The data »
- - - - -
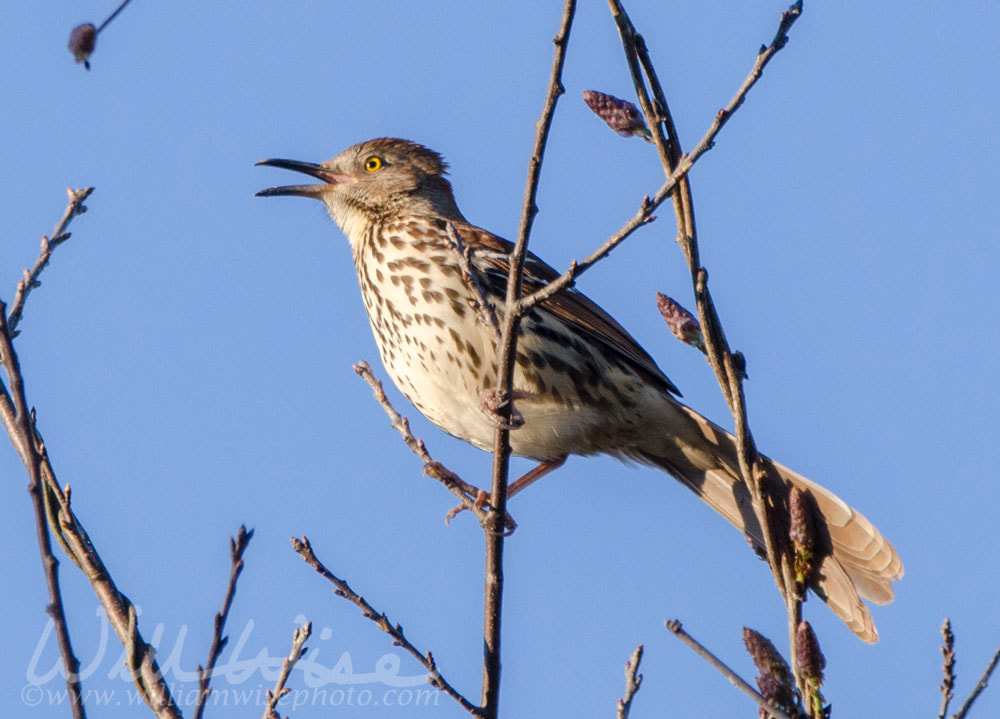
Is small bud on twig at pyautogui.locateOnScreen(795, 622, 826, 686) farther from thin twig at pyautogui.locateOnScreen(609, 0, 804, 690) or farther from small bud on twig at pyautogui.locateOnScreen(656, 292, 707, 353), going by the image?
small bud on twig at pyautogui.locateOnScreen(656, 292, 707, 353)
- - - - -
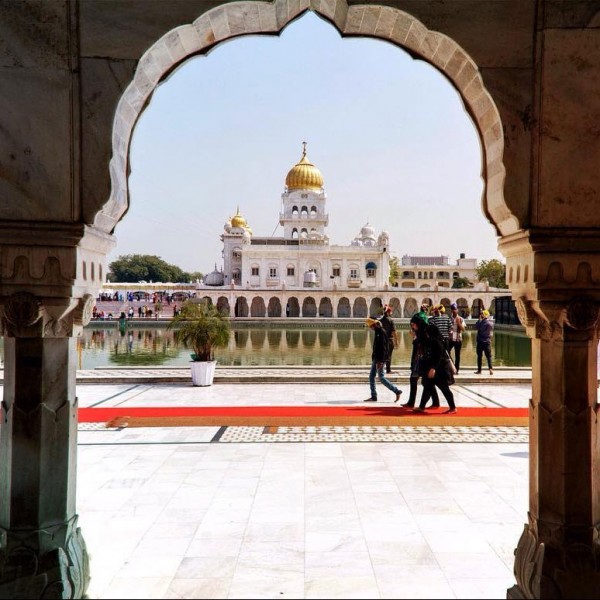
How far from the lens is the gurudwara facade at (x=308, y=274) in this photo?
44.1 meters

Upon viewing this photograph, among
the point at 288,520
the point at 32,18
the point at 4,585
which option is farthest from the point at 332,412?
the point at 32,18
- - - - -
Pick out every line above that contains the word "from" and copy each one in full. Case counts.

Solution to the problem »
Is small bud on twig at pyautogui.locateOnScreen(795, 622, 826, 686) farther from thin twig at pyautogui.locateOnScreen(609, 0, 804, 690) or farther from small bud on twig at pyautogui.locateOnScreen(656, 292, 707, 353), going by the image?
How far from the lens is the gurudwara facade at (x=308, y=274) in this photo?
which option is farthest from the point at 332,412?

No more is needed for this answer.